芸術は人間や動物はたまた〜を評価する媒介であるものになっている面があるから
芸術自身も評価するんだよ。
よきひとのよしとよくみよよしといひしよしのよくみよよきひとよきみ
から考えてみて。言語体詩やら韻が載っててオヤジギャグのようでよい説明になっている。

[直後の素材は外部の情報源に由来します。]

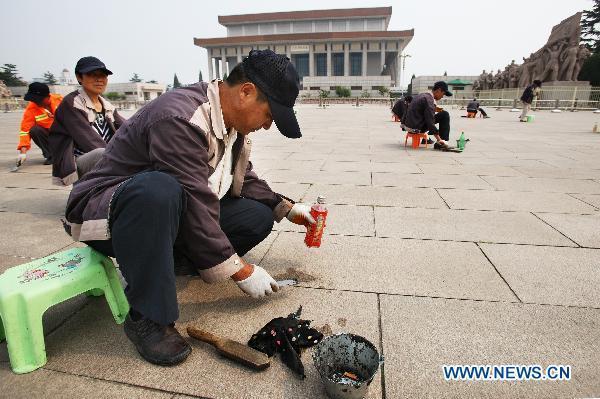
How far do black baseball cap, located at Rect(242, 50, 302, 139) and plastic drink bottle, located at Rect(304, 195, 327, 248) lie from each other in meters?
0.75

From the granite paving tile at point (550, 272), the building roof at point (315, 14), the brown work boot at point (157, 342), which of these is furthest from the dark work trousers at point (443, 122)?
the building roof at point (315, 14)

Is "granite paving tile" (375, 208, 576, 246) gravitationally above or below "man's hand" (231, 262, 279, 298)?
below

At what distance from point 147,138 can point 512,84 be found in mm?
36987

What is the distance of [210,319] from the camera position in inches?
78.5

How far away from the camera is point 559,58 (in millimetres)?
25625

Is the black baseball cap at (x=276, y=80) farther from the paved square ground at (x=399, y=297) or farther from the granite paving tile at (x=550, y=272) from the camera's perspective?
the granite paving tile at (x=550, y=272)

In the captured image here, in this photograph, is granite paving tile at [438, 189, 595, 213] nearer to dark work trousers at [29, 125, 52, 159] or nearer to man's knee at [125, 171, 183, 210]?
man's knee at [125, 171, 183, 210]

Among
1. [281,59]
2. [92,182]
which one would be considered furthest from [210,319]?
[281,59]

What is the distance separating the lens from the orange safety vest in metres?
6.21

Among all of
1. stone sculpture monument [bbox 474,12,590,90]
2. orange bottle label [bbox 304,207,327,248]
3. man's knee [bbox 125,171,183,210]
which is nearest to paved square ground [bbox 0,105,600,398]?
orange bottle label [bbox 304,207,327,248]

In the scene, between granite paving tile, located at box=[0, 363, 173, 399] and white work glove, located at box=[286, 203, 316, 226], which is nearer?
granite paving tile, located at box=[0, 363, 173, 399]

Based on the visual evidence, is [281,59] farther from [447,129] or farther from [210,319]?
[447,129]

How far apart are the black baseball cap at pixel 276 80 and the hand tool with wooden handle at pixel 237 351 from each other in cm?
109

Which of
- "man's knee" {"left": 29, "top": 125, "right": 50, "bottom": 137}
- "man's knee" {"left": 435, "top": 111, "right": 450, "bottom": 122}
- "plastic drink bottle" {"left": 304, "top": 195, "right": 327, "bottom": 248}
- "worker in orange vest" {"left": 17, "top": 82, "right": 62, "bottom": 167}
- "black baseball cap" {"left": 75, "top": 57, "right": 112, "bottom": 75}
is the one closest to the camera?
"plastic drink bottle" {"left": 304, "top": 195, "right": 327, "bottom": 248}
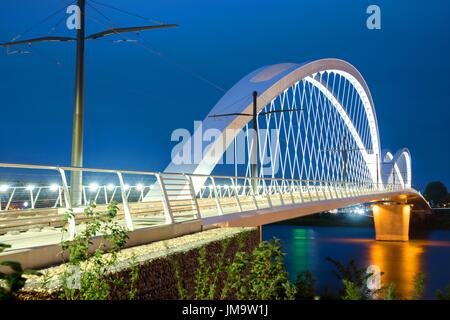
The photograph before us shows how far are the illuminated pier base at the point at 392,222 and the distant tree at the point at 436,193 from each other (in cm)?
7546

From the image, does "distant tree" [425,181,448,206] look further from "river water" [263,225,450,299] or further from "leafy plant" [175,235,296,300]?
"leafy plant" [175,235,296,300]

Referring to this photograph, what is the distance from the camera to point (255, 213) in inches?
562

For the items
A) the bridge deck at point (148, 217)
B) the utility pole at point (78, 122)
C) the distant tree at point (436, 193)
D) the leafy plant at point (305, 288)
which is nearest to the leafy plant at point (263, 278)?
the leafy plant at point (305, 288)

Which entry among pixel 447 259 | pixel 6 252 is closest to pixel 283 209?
pixel 6 252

美術は履修してたけど、ロダンとカミーユの彫刻の重さに引け目を感じて
美学はあまり知らないわけじゃないけど最近かかわりないな。
純文学というと、意味が解らない人がもはや多数だろうが、純度のたかい、
純粋な文学ということに似ているかな?
基準のはなしに戻るけど、基準という言葉を立てても芸術の前には
言葉すら寸時にかき消されそうですね。
よく言う抽象画などは、確かに評価がしづらいもの
のようにも見える。そのたぐいの意味で。
ノエル・キャロルの編集したTheories of art todayの中の彼の書いた
introduction導入部と、Robert Steckerの「Is it reasonable to attempt to
define art?」を読んだが(読ませてくれない部分も一杯あったが)
、アートの定義について、出来ないと諦めるのも、決まった
定義があると思うのも間違いで、諦めずにアートとは何か、より明確な答えを探して
行こうではないか、という立場だろ。
まあ、そうでなければアートは死んでしまうし、批評家という仕事は成り立たない訳
だ。
抽象彫刻のブラン・クーシにとってもコントラ・ポストは非常に重要な美術概念だが、
それさえ、殆ど世界に共通の認識はない。或いは「コウロ」とは何かも良く理解されて
ない。
美術用語の全体があやふやにしか把握されてない現状で、つまり、「正しい鑑賞」
なんてものが成り立たない現状で「良い」とか言えるのかどうか。
大体、ノエル・キャロルとかは美学者であって、美術評論家じゃなくて、実際に作品を
評価する人ではない。美術館に余り行きそうもない人だw
批評家なんてたいそうなものはいらないよ。バージンや童貞の前に
美術を覗く好事家なんてね。しかしなんかにはいるんだろうね。
正しいということと芸術の仕組みは違っていて、倫理を説くわけでも
性質の良さだけを問うわけでもない。
芸術は悪魔への安全弁として働くこともある。
人と関わるときに、現実逃避してでもしておきたい何かがあるから人類をはじめ、は芸術を
愛してきたんだろう。
芸術の空間に創造するものや宿すものはまだまだ互いを知らず不格好だけど、
それを必死でするなら女神たちも微笑むだろう。
基準というと基幹や基本的な芸術論みたいになってしまうだろうね。
準ずるということは同じ尺度で物を見てしまうという人間の評価の限界
を露呈してしまう。恣意的に芸術を製作したり関わったりすることは、
僕は大事なことじゃないかなあと考える。刺激がない、自他にということは
自分のつながっている他者の世界に成長分がないということだからね。
わからないからわかるとこまでいった、じゃ解釈癖に陥っているようだね。
うまくビジョンをずらしたり、感受性を捻じ曲げてみたり、芸術を楽しむ方法は
ごまんとあるよ。
よさ がわかるということは こてんのせかいにはじまる。にくつかしい感情や、
成長や成熟を持った感情で、いろんな言葉でいいかえられ、何度も言葉や感情に上ってくるものだ。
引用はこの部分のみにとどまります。